Este é o Meu Filho amado


Dom Orani João Tempesta, O. Cist.
Arcebispo Metropolitano de São Sebastião do Rio de Janeiro, RJ

Que bom seria se as cinzas que foram impostas sobre nossas cabeças tivessem se tornado um forte sinal de sincero reconhecimento da necessidade da conversão em nossas vidas despertando o torpor da nossa fé e colocando em nosso coração o fervor, a disposição, e a incandescência que purifica e renova.
Que bom seria se a mortificação desta primeira semana reavivasse a nossa fé e nos fizesse prontos para reconhecer os becos sem saída dos nossos atalhos para chegar ao caminho promissor do Evangelho. Do deserto da tentação, a liturgia nos faz dar um salto até o Tabor, o monte da Transfiguração. Um salto importante, porque nos faz saborear uma antecipação da meta para a qual caminhamos.
Esse "salto espiritual" do deserto ao Tabor nos coloca diante dos olhos um Evangelho que dá nova luz àquela imagem cinzenta escura e às vezes mofada que alguns têm da Quaresma, e que pode ter se instalado em nosso imaginário espiritual. A autêntica mortificação quaresmal é para a vivificação e não para a tristeza. Se me mortifiquei é para fazer crescer a vida do Espírito em mim: é porque eu preciso dizer uns "não" para ampliar o coração a alguns "sim" maiores e mais maduros; é porque em mim existe algo que deve morrer para poder dar frutos.
Pedro, Tiago e João são conduzidos por seu Rabi para a parte superior do Tabor. Deveriam estar subindo pensativos, pois o anúncio da Paixão feito seis dias antes apertava os seus corações. A palavra de Jesus sobre o seu futuro de paixão, de morte e ressurreição permaneceu indigesta. Não entendem, mas põem a confiança no Mestre. Não entendem, mas caminham sobre seus passos. Não entendem, mas sabem que devem estar nos passos de Jesus.

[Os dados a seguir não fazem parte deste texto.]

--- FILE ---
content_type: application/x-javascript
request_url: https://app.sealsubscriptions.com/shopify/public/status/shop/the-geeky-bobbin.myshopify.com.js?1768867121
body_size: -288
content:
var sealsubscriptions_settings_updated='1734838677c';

Enquanto sobem ao Tabor, os pensamentos estão em turbulência: confusão, desânimo, trevas.  A respiração mais curta da subida marca o ritmo de um milhão de pensamentos que se chocam no coração e na mente.
E de repente, para romper a escuridão que os discípulos trazem dentro de si, eis uma luz: um “flash” de beleza! Os olhos estão abertos e o coração bate a mil. Pedro, Tiago e João receberam o dom de assistir a uma antecipação da glória da Ressurreição. Jesus revela a outra face do seu mistério: não só a Cruz, mas também a glória. Jesus abre seus olhos para reconhecer a sua beleza, para revelar a sua identidade.

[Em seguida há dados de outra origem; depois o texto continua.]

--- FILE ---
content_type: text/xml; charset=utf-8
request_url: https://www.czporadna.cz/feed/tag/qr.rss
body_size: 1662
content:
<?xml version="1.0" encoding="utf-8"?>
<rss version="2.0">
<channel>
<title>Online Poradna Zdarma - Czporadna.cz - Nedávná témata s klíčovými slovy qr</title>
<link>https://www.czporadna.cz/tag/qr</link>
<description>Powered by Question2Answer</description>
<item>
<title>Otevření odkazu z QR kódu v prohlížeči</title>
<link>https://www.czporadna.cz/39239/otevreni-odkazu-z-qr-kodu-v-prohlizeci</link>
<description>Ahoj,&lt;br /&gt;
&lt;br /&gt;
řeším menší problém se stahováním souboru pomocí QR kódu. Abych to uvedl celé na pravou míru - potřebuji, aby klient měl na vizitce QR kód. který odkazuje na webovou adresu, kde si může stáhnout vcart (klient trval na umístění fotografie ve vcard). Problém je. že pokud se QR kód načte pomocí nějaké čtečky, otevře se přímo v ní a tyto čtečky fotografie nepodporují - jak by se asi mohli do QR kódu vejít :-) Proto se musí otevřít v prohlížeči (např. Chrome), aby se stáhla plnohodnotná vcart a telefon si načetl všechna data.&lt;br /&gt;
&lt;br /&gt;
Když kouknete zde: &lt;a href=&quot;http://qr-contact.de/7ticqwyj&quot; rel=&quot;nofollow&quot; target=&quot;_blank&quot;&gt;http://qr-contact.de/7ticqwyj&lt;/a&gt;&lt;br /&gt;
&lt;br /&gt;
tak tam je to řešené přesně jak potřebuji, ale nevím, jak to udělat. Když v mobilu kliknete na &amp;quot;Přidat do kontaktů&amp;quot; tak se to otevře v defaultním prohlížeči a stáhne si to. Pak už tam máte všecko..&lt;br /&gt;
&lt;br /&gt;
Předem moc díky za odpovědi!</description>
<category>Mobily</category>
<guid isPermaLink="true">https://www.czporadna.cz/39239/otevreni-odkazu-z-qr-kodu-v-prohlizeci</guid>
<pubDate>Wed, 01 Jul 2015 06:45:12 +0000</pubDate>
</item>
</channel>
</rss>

O Sumo Pontífice Bento XVI, que nesta semana reflete acerca da santidade do seu Venerável Predecessor, o Servo de Deus João Paulo, nos fala, em sua mensagem quaresmal, sobre a Transfiguração: “O Evangelho da Transfiguração do Senhor põe diante dos nossos olhos a glória de Cristo, que antecipa a ressurreição e que anuncia a divinização do homem. A comunidade cristã toma consciência de ser conduzida, como os apóstolos Pedro, Tiago e João, «em particular, a um alto monte» (Mt 17, 1), para acolher de novo em Cristo, como filhos no Filho, o dom da Graça de Deus: «Este é o Meu Filho muito amado: n’Ele pus todo o Meu enlevo. Escutai-O” (v. 5).
Nós vos pedimos, Senhor Jesus, nos iluminar com a luz da vossa beleza. Na companhia de Pedro, Tiago e João, contemplando o vosso rosto transfigurado com amor. Não queirais jamais nos deixar sozinhos, pois sabeis que somos debilitados e frágeis. Vós conheceis as nossas fatigas e nos chamastes para vós para nos dar força e coragem com a vossa Palavra e o vosso Pão de vida. Fazei que, mesmo em meio a lutas diárias, nunca nos sintamos sozinhos e que a memória da vossa beleza não permita vacilar o nosso coração para as ilusões e falsas promessas do mundo. Com a força do Espírito de Santidade, guiai-nos no nosso caminho quaresmal de conversão. Maria, acrescente o que falta às nossas orações. Amém!